The detention basin at the northern boundary of the site was the final attenuation and treatment stage before discharge to the receiving watercourse. The basin was designed as a dual-function feature: a shallow, permanently wet wetland zone (approximately 800 square metres) providing year-round habitat, surrounded by a deeper detention zone that fills during storm events and drains down within 48 hours.

The basin outlet was controlled by a vortex flow control device set to limit discharge to the agreed 12.5 litres per second. An emergency overflow weir was provided at the maximum design water level, directing any exceedance flow towards the open space corridor along the northern boundary.

Results

The redesigned drainage strategy provided the full 6,800 cubic metres of attenuation required, distributed across the management train: approximately 1,200 cubic metres in the permeable paving sub-base, 800 cubic metres in the rain gardens, 1,100 cubic metres in the swale network, 2,700 cubic metres in the oversized pipe system beneath the main access road, and 1,000 cubic metres in the detention basin.

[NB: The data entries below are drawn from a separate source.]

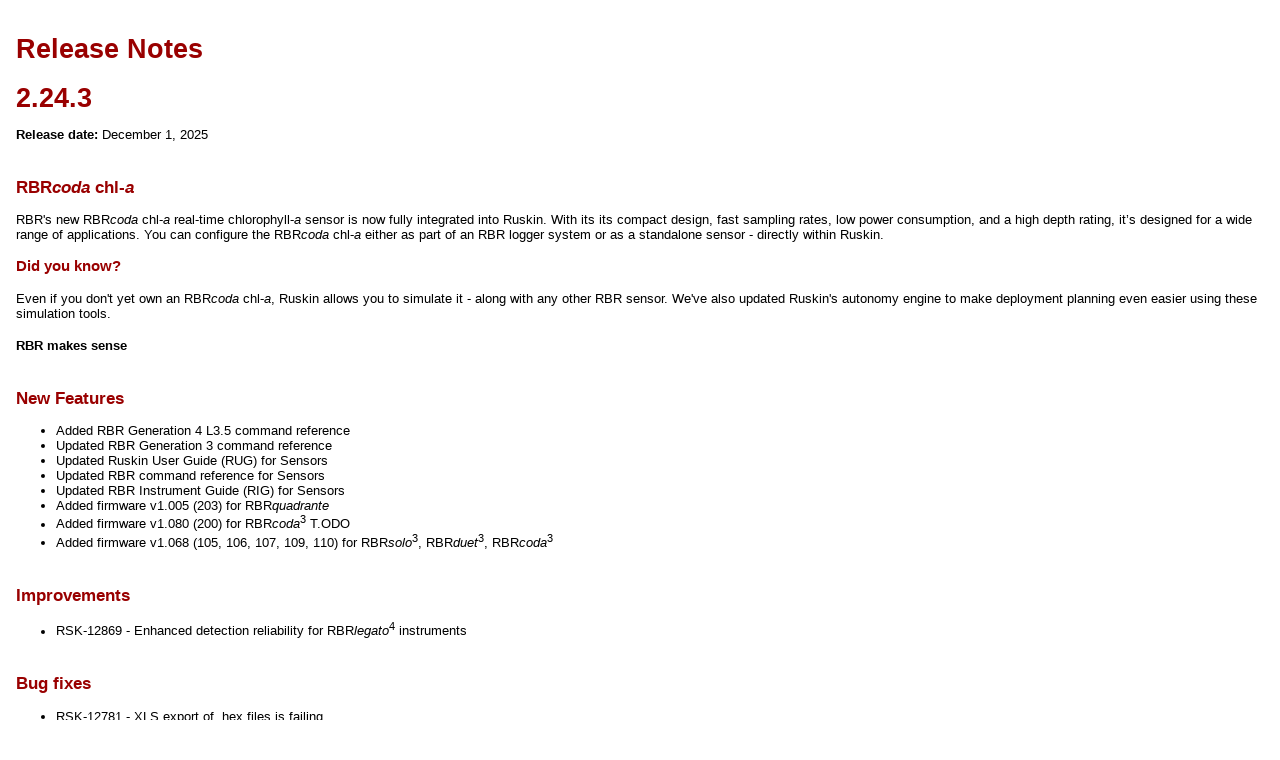

--- FILE ---
content_type: text/html
request_url: https://updates.rbr-global.com/software/ruskin/notes.html
body_size: 1165
content:
<!DOCTYPE html PUBLIC "-//W3C//DTD HTML 4.01//EN" "http://www.w3.org/TR/html4/strict.dtd">
<html lang="en">

<head>
	<meta http-equiv="pragma" content="no-cache" />
	<meta http-equiv="expires" content="-1" />
	<meta http-equiv="Content-Type" content="text/html; charset=UTF-8" />
	<title>Ruskin</title>
	<link rel="stylesheet" type="text/css" href="style.css" />
</head>

<body style="background-color:white">
	<div class="content" id="release_notes">
		<h1>Release Notes</h1>
		
		<h1>2.24.3</h1>	
		<b>Release date:</b> December 1, 2025
		
		<h2>RBR<i>coda</i> chl-<i>a</i></h2>
		RBR's new RBR<i>coda</i> chl-<i>a</i> real-time chlorophyll-<i>a</i> sensor is now fully integrated into Ruskin. 
		With its its compact design, fast sampling rates, low power consumption, and a high depth rating, it’s designed 
		for a wide range of applications. You can configure the RBR<i>coda</i> chl-<i>a</i> either as part of an RBR 
		logger system or as a standalone sensor - directly within Ruskin. 
		<h3>Did you know?</h3>
		Even if you don't yet own an RBR<i>coda</i> chl-<i>a</i>, Ruskin allows you to simulate it - along with any other 
		RBR sensor. We've also updated Ruskin's autonomy engine to make deployment planning even easier using these simulation tools. 
		<h4>RBR makes sense</h4>
		
		
		<h2>New Features</h2>
		<ul>
			<li>Added RBR Generation 4 L3.5 command reference</li>
			<li>Updated RBR Generation 3 command reference</li>
			<li>Updated Ruskin User Guide (RUG) for Sensors</li>
			<li>Updated RBR command reference for Sensors</li>
			<li>Updated RBR Instrument Guide (RIG) for Sensors</li>
			<li>Added firmware v1.005 (203) for RBR<i>quadrante</i></li>
			<li>Added firmware v1.080 (200) for RBR<i>coda</i><sup>3</sup> T.ODO</li>
			<li>Added firmware v1.068 (105, 106, 107, 109, 110) for RBR<i>solo</i><sup>3</sup>, RBR<i>duet</i><sup>3</sup>, RBR<i>coda</i><sup>3</sup></li>
		</ul>
		
		<h2>Improvements</h2>
		<ul>
			<li>RSK-12869 - Enhanced detection reliability for RBR<i>legato</i><sup>4</sup> instruments</li>
		</ul>
		
		<h2>Bug fixes</h2>
		<ul>
			<li>RSK-12781 - XLS export of .hex files is failing</li>
			<li>RSK-12840 - Java heap usage issue when processing mobile (easyparse) files</li>
		</ul>

	</div>
<script defer src="https://static.cloudflareinsights.com/beacon.min.js/vcd15cbe7772f49c399c6a5babf22c1241717689176015" integrity="sha512-ZpsOmlRQV6y907TI0dKBHq9Md29nnaEIPlkf84rnaERnq6zvWvPUqr2ft8M1aS28oN72PdrCzSjY4U6VaAw1EQ==" data-cf-beacon='{"version":"2024.11.0","token":"32304f5418964d7190aab4e92eefa5a7","r":1,"server_timing":{"name":{"cfCacheStatus":true,"cfEdge":true,"cfExtPri":true,"cfL4":true,"cfOrigin":true,"cfSpeedBrain":true},"location_startswith":null}}' crossorigin="anonymous"></script>
</body>
</html>


--- FILE ---
content_type: text/css
request_url: https://updates.rbr-global.com/software/ruskin/style.css
body_size: 193
content:
body
{
    background-color: #e0e0e0;
    font: normal 10pt "Helvetica", "Arial", sans-serif;
    margin: 0;
}

div#ad, div#notes, div#tips
{
    background-color: #ffffff;
    border: 1px solid #808080;
	position: absolute;
}
div#release_notes
{
    background-color: #fff
}

div#release_notes h1
{
    font-size: 200%;
    margin-bottom: 0.5em;    
}

div#ad
{
	width: 512px;
	height: 392px;
	bottom: 16px;
	right: 16px;
}

div#ad img
{
	display: block;
	position: center;
	width: 480px;
	height: 360px;
}

div#container
{
	position: absolute;
	top: 0;
	bottom: 0;
	left: 0;
	right: 0;
	width: 100%;
    height: 100%;
    
}

div#notes
{
	padding: 0;
	top: 16px;
	left: 16px;
	right: 546px;
	bottom: 16px;
}

div#notes iframe.content
{
	border: 0;
	width: 100%;
	height: 100%;
}

div#tips
{
	overflow: hidden;
	width: 100%;
	height: 100%;
	border: 0;
}

div#tips div#controls
{
    position: absolute;
    bottom: 8px;
    left: 16px;
}

div#tips div#controls button
{
	width: 8em;
}

div#tips div.content
{
	position: absolute;
	left: 0;
	top: 0;
	width: 95%;
	bottom: 6px;
}

div#tips h1
{
	float: left;
}

div#tips p#tip
{
	clear: both;
	overflow-y: auto;
	position: absolute;
	top: 50px;
	bottom: 34px;
	left: 16px;
	right: 16px;
}

div#tips p#tipnum
{
    color: #a0a0a0;
	float: right;
    font-size: 80%;
}

div.content
{
	padding: 16px;
}

h1
{
    font-size: 150%;
    margin-bottom: 1.5em;
    color:#990000;    
}

h2
{
    font-size: 130%;
    margin-top: 2em;
    color:#990000;
}

h3
{
    font-size: 115%;
    color:#990000;
}

h5
{
    font-size: 100%;
    padding: 0;
    margin: 0;
}

p
{
	margin: 0 0 1em;
}

blue 
{
	color:#000099;
}

red 
{
	color:#990000;
}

By distributing attenuation through above-ground features, we reduced the underground storage requirement by 40% compared to the original design. This reduction, combined with the elimination of the large geocellular tank, provided a net cost saving that offset the additional cost of the above-ground SuDS features.

The LLFA’s approval was received without objection, and the drainage strategy was commended as an exemplar of the management train approach in their consultation response.